◆ **Passage provided**:
┌──

I’m not saying this is an issue on every farm, and these concerns are hardly new. The latest came from the group looking at the series of fishkills in Barclay’s Brook in West Prince:
“The Action Committee found that soil in some land
backing onto the Barclay Brook has low
organic matter levels as a result of intensive farm
management practices leading to a greater
likelihood of soil erosion and increased surface
runoff. The Action Committee understands
similar circumstances probably occur at locations
throughout the province making watercourses more
vulnerable to contaminated surface runoff.”

I really wish wireworm wasn’t the reason for farmers to think again about the proper use of crop rotations. Unfortunately wireworm is particularly fond of grass which should be an important part of rebuilding soil organic levels,  but mustard and buckwheat are both good sources of organic matter too.  All of this requires more research, some regulatory backbone to enforce crop rotation rules (including common sense and flexibility, increasing organic matter should be the yardstick), and big buyers like Cavendish Farms not counting  on rotation crops to keep farmers solvent. They’re needed  to rebuild soil quality, not backstop cheap potatoes.





Fessing Up


I have to confess to having a bad attitude towards corn, not the sweet stuff we get to enjoy for a couple of monthes in the summer, but the grain corn grown for livestock feed and increasingly for dozens of industrial uses like ethanol. It started in the 1970’s when I’d done some reporting on atrazine, a herbicide widely used with corn at the time,  one of those endocrine disrupters that’s become the most persistent contaminant in rural well water in the United States.  Atrazine was banned in Europe a decade ago.  Corn is also linked to the huge change in U.S. farm policy in the 1970’s that shifted the government’s role of maintaining stable commodity prices by buying up surpluses, and releasing holdings during shortages, to subsidizing production of certain commodities like corn and soybeans, and Earl Butz’s famous order to U.S. farmers to “plant fence post to fence post.”  All of this had a huge impact on Maritime livestock producers who couldn’t produce feedgrains as cheaply as the U.S. mid-west, and Western Canada.  More recently my attitude towards corn got worse when it became the base commodity to produce ethanol.  Corn is a starch that has to be “cooked” first to produce the sugars that can be distilled into alcohol, so it’s greenhouse gas advantage is negligible. Sugar beets, sugar cane, etc are better candidates to do this.  I then let my corn bias show in the last column when I presented it as a poor rotation crop for farmers. I’m here to acknowledge it doesn’t have to be.

└──

◆ **Using the information**:
- a) Give again the passage on farm soil and corn, everything from "I really wish" down to "backstop cheap potatoes.", word for word.
- b) Carry on the passage on farm soil and corn past its final sentence.

◆ **Raw data**:

┌──

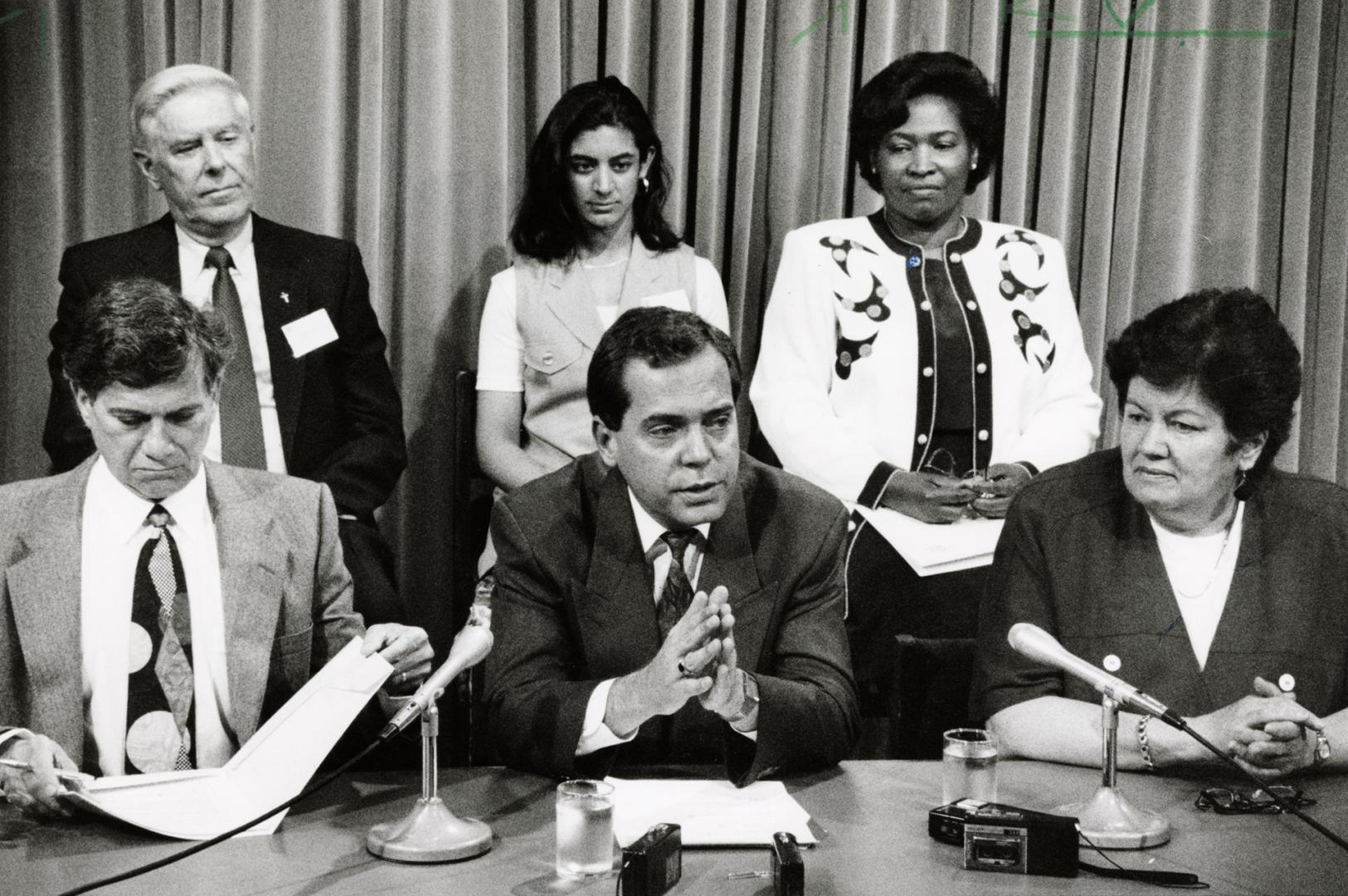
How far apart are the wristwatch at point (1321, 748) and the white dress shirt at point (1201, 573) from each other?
0.27 m

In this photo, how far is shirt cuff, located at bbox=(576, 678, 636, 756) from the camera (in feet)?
6.96

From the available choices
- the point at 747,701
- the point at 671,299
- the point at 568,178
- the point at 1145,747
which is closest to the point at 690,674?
the point at 747,701

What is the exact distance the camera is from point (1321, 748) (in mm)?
2117

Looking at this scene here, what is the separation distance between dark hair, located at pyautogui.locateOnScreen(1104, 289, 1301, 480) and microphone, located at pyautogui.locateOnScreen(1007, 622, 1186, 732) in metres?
0.66

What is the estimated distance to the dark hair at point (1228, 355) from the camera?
2369 millimetres

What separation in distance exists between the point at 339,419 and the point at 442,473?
603mm

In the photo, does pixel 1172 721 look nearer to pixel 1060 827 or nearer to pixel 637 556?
pixel 1060 827

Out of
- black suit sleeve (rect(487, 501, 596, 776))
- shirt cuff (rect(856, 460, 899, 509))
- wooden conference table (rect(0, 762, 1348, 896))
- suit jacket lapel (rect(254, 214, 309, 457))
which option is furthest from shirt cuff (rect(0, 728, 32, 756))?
shirt cuff (rect(856, 460, 899, 509))

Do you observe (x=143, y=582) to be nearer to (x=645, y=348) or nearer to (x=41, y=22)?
(x=645, y=348)

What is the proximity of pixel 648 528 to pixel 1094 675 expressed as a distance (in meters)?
0.80

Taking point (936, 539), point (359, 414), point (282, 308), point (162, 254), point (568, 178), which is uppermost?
point (568, 178)

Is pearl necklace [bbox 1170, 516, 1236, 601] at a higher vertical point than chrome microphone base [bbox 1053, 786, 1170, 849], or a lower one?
higher

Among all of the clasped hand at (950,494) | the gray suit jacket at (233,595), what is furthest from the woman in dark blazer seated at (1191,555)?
the gray suit jacket at (233,595)

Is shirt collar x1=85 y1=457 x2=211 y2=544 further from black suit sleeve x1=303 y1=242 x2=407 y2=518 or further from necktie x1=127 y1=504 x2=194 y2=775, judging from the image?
black suit sleeve x1=303 y1=242 x2=407 y2=518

└──

◆ **Results in order**:
- a)
I really wish wireworm wasn’t the reason for farmers to think again about the proper use of crop rotations. Unfortunately wireworm is particularly fond of grass which should be an important part of rebuilding soil organic levels,  but mustard and buckwheat are both good sources of organic matter too.  All of this requires more research, some regulatory backbone to enforce crop rotation rules (including common sense and flexibility, increasing organic matter should be the yardstick), and big buyers like Cavendish Farms not counting  on rotation crops to keep farmers solvent. They’re needed  to rebuild soil quality, not backstop cheap potatoes.

- b)
When I moved to PEI in the late 1970’s I was able to let corn go. There was very little grown here because the season and heat units needed to produce reliable harvests just weren’t available on the Island. The climate hasn’t changed much but there are now shorter season varieties giving PEI farmers a chance to produce grain corn, and a drive around the country is ample evidence that many farmers are doing just that. It’s still a little risky in the Fall, not so much that the corn won’t mature, but whether farmers can harvest at the right moisture level to allow it to store properly.  Drying costs are high, and soybeans often take priority for drying at the grain elevators. 

The corn or maise plant itself is interesting and unusual. Scientists call it a “C4”, a small group of plants that are more efficient at photosynthesis, grab more CO2 out of the air, can better withstand dry conditions and heat, and under normal conditions produce more plant material than grasses and other small grains.  And something else that’s worth noting, most of the corn grown now is GMO “round-up ready” which means glyphosphate  is used as a herbicide rather than the more potentially dangerous atrazine.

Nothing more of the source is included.